UCPH (N. Mailand group): Regulation of DNA-protein crosslink repair in human cells
i. Objective of research: To delineate the regulatory mechanisms by which cells respond to and overcome cytotoxic DNA-protein crosslinks.
ii. Current state of the art: DNA-protein crosslinks (DPCs) are formed when DNA-modifying enzymes become trapped during catalysis or by a variety of endogenous and exogenous agents that non-specifically crosslink proteins in the vicinity of DNA. Due to their large size, DPCs obstruct essential DNA-associated processes such as DNA replication and transcription, and the ability of cells to remove these lesions is therefore critical for cell and organismal fitness. However, while the repair systems for most types of DNA damage are now relatively well understood, the mechanisms by which cells respond to DPCs remain profoundly underexplored, largely due to a lack of efficient approaches for inducing defined DPCs into the genome. Recent studies in yeast and vertebrate cells revealed the existence of a dedicated protease-based DPC repair pathway. However, whether additional DPC repair factors exist and how DPC recognition and repair processes are orchestrated and regulated remain to be established. As many commonly used chemotherapeutic agents are potent DPC inducers, a detailed understanding of the mechanisms underlying DPC recognition and removal is of paramount biomedical importance, and will help to foster an improved understanding of current cancer treatment regimens and the rational development of more targeted and efficacious therapeutic strategies.

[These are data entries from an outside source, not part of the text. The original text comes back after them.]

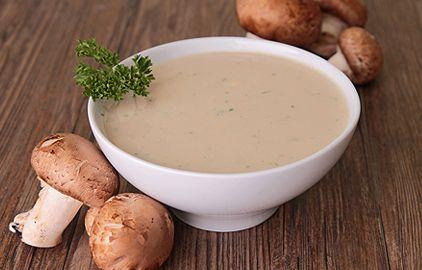 hubová polievka so smotanou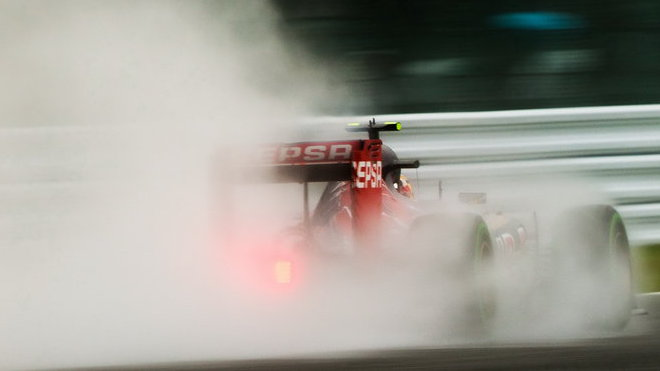 Carlos Sainz během deštivého víkendu 2015
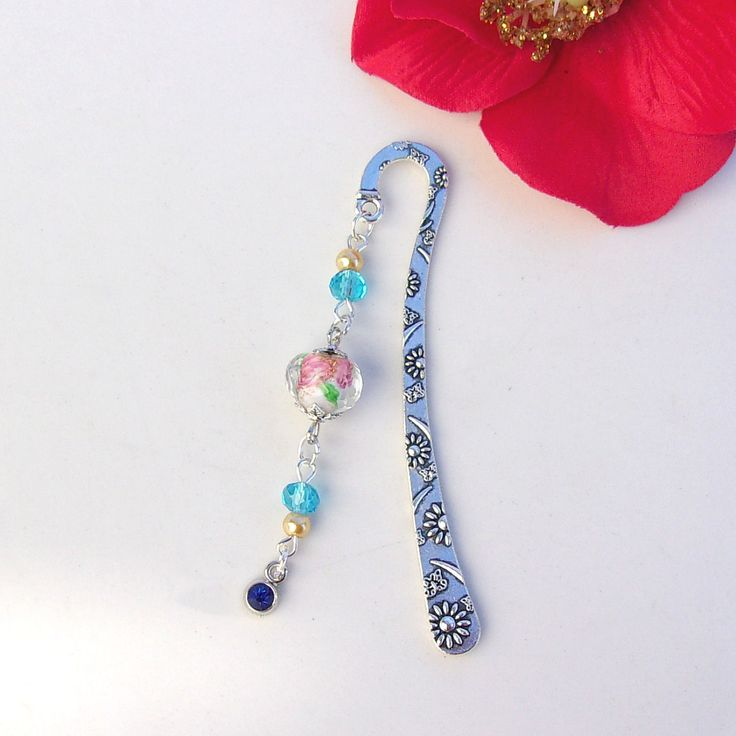 Marque-pages perles bleues et roses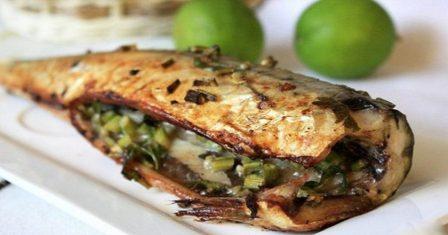 скумбрія, запечена з овочами рецепт приготування
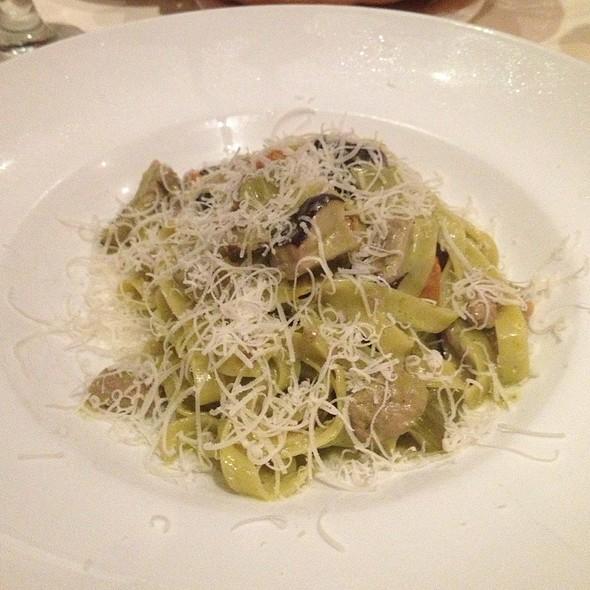 Fettuccini Alfredo with Truffle Oil - Piccolo Fiore, New York, NY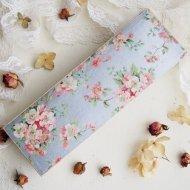 Sparrows Chocolates ピンクのお花模様の紙箱 ペーパーボックス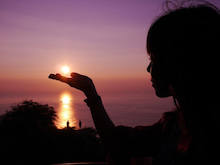ハワイの夕日と友人
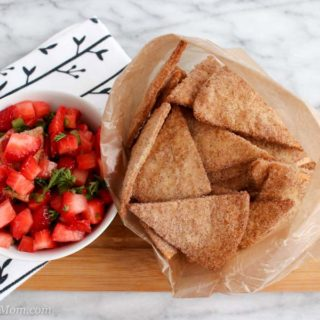 Baked Cinnamon Sugar Chips with salsa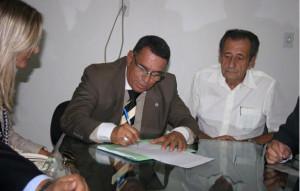 Amilar assina compra do imóvel da OAB.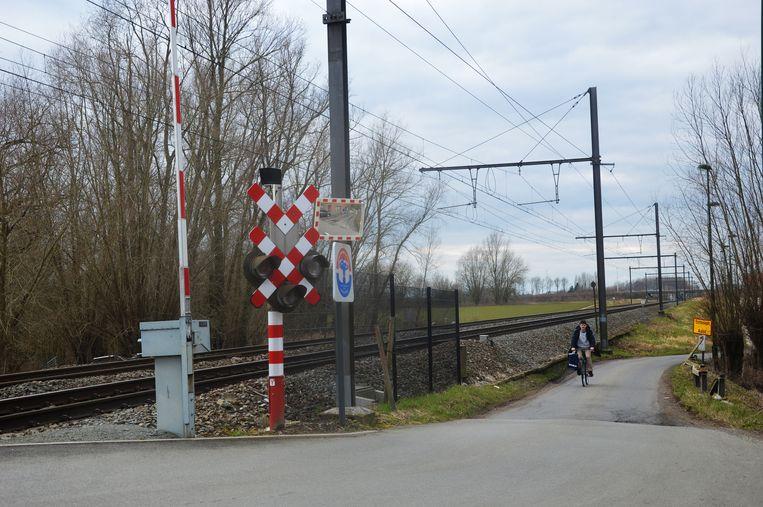 De overweg in de Terjodenstraat-IJzerenwegstraat zal worden gesloten en op deze kruising met de Driehoekstraat (rechts van de spoorweg) komen er plaatjes.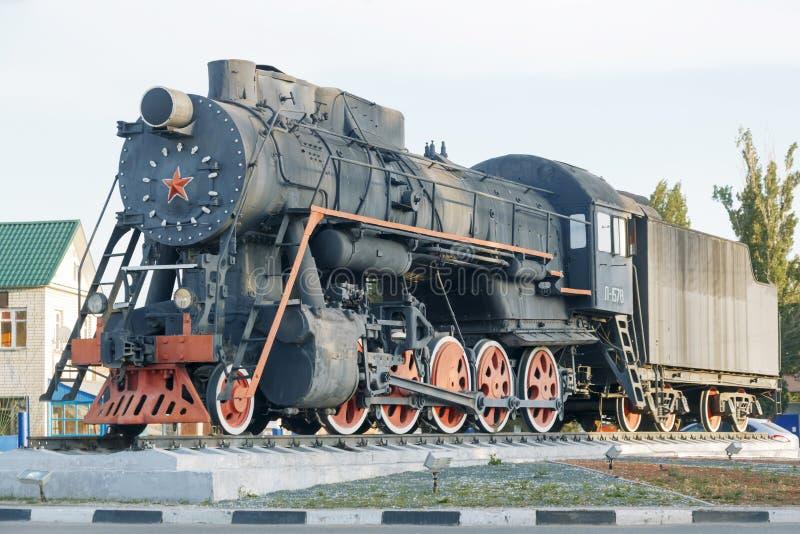 Engels, región de Saratov, Rusia - 08/24/2019: Monumento a los trenes foto de archivo libre de regalías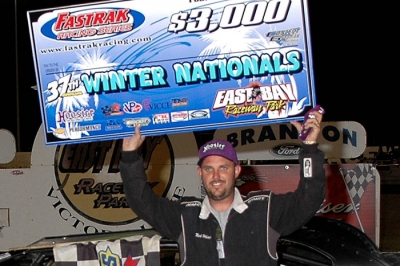 Mark Whitener wrapped up his three-race sweep at East Bay. (DirtonDirt.com)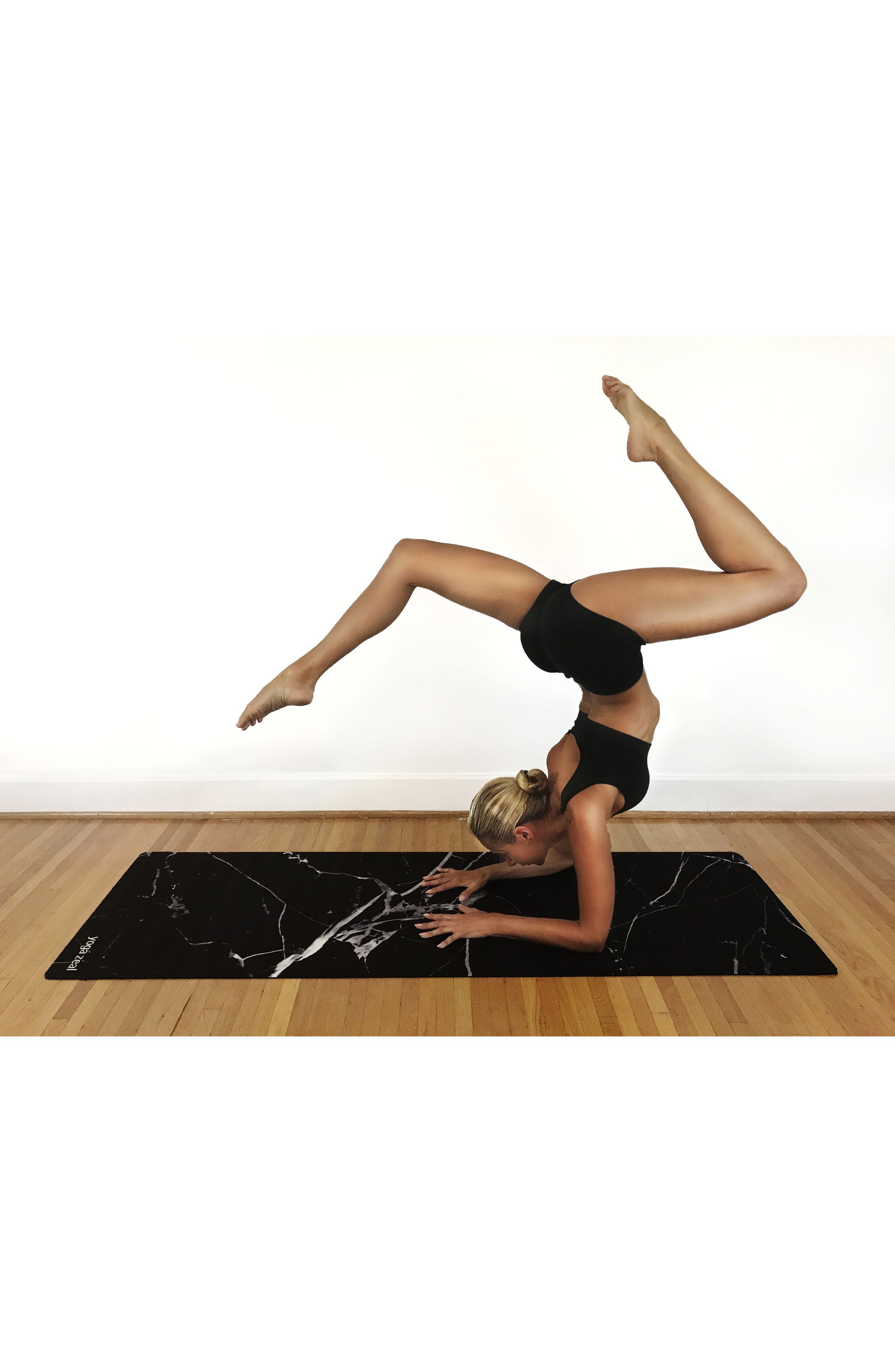 Marble Print Yoga Mat,                             Alternate thumbnail 2, color,                             BLACK MARBLE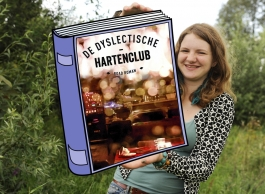 Leesvoer voor op je lijst: De Dyslectische Hartenclub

iii. Research methodology and approach: Using a simple yet robust strategy for inducing controlled DPCs in human cells, we found that DPC formation triggers strong SUMO-dependent modification of the covalently crosslinked protein and associated factors. Based on our preliminary results, we posit that SUMO plays a crucial role in mitigating the cytotoxicity of DPCs by marking them for recognition and processing by cellular DPC repair factors. To understand how SUMO-dependent signaling promotes DPC repair, we will use state-of-the-art proteomic approaches to perform detailed mapping studies of cellular proteins undergoing DPC-induced SUMOylation. Because DNA damage-dependent SUMOylation responses typically proceed according to a group modification scheme in which many proteins recruited to damaged DNA are simultaneously SUMOylated, these proteomic analyses are expected to reveal critical components of the DPC repair and processing machinery. The potential roles in DPC repair and genome stability maintenance of selected factors undergoing DPC-induced SUMOylation will subsequently be investigated in detail using a wide panel of functional cell-, biochemistry- and advanced imaging assays
iv. Originality and innovative aspects of the ESR project: Using systems-wide and focused approaches, this project will provide important first insights into the regulation of responses by which human cells overcome defined DPCs to safeguard genetic integrity, cell survival and organismal fitness.
v. Integration of the ESR project to the overall research programme: Our ESR will work with the Lingner group on the refinement of mass spectrometry methodologies, with Genevia on novel mass spectrometry analysis pipelines and with the LXRepair and Norgenotech on the development of novel assays for the detection of UV- and IR-induced DNA lesions, respectively.